Residents might, but the huge number of international visitors who rely on Google Maps wherever they go won't need to go hunting for alternatives when arriving in South Korea. And the other parts of the Google ecosystem that rely on Maps will start to function in South Korea again.

Apple finally got the green light to enable Find My in South Korea back in April. Before that, you disappeared off the map when in South Korea, at least as far as Find My is concerned.

zamadatix

I dunno if it means solely military zones or not, e.g. maybe certain key government buildings might be blurred/hidden/obfuscated too. The article seems very light on details.

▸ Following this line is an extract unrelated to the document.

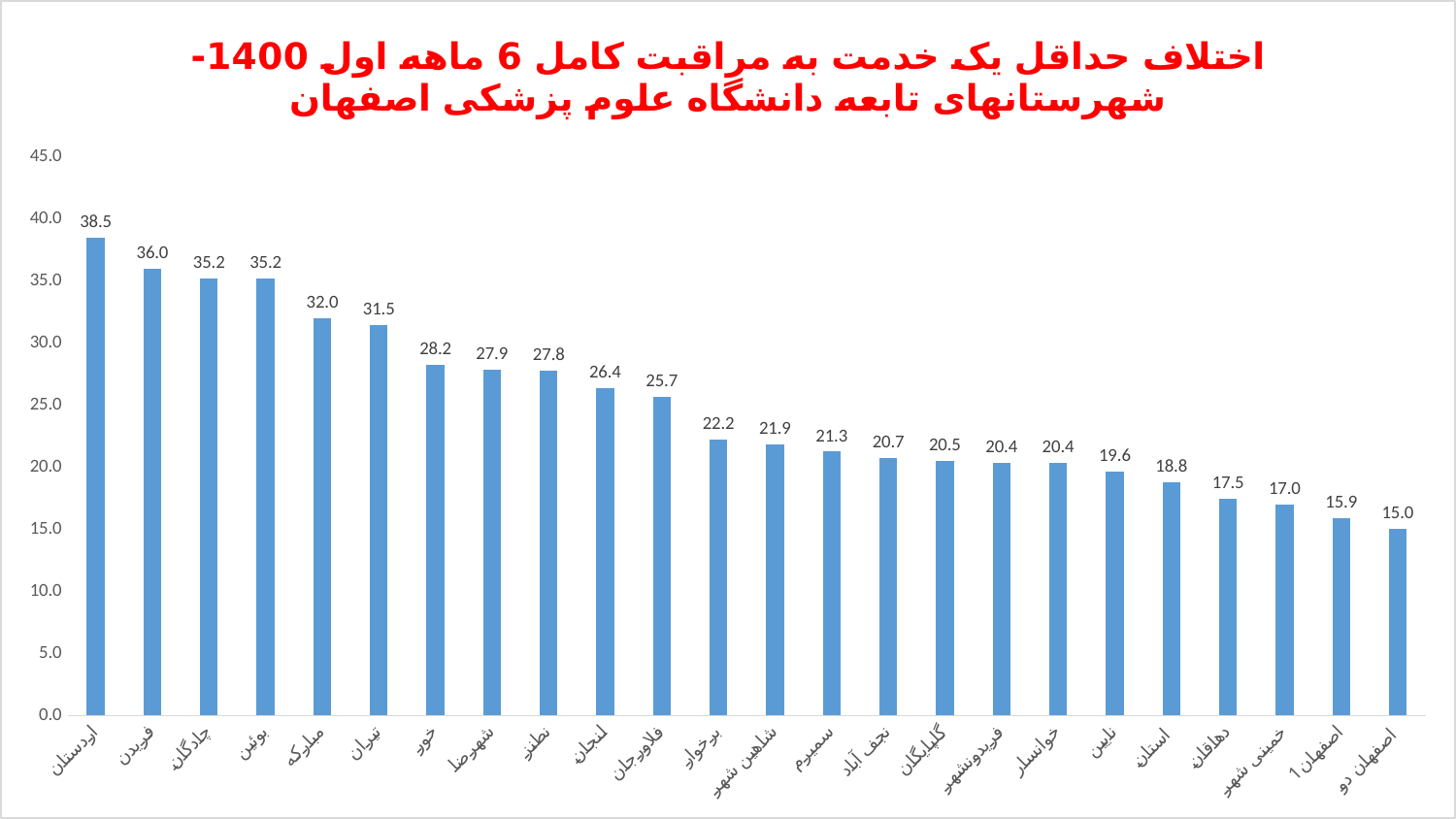
What type of chart is shown on the slide? bar chart Which category has the lowest value? اصفهان دو What is the value for شهرضا? 27.9 How many bars are plotted in the chart? 24 What is the difference between the values for اردستان and اصفهان دو? 23.5 Which category has the highest value? اردستان Do the values rise or fall moving from left to right along the x axis? fall What is the value for اردستان? 38.5 What is the value for استان? 18.8 Which has a larger value, مبارکه or برخوار? مبارکه What is the difference between the values for فریدن and تیران? 4.5 What is the value for نجف آباد? 20.7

Regardless of what's included in the above, I took the quoted sentence as meaning something like "because Google will blur the sensitive locations, Maps will now be able to provide directions between two points in South Korea instead of reporting 'Sorry, your search appears to be outside our current coverage area for driving'. This will enable it to be competitive with local navigation platforms". How many people will continue to use the existing services or switch over to Maps is not guaranteed, but I'm willing to bet the net effect is not 0.

perihelions

That's how I parse the subsequent quote later in the article,

> "...oogle would "invest a lot of time and resources" to remove the coordinates of security facilities from its maps."

bapak

Wasn't that always the case? I was in Seoul in 2016 and Google Maps wasn't even allowed to be vectorial there.

RajT88

This is probably because in the absence of a space program, North Korea uses Google maps for surveilling it's rivals.

(I kid, I kid. I am sure they have access to Chinese spy satellite data)

tokai

Russian data is more probable. Seeing they are military allies.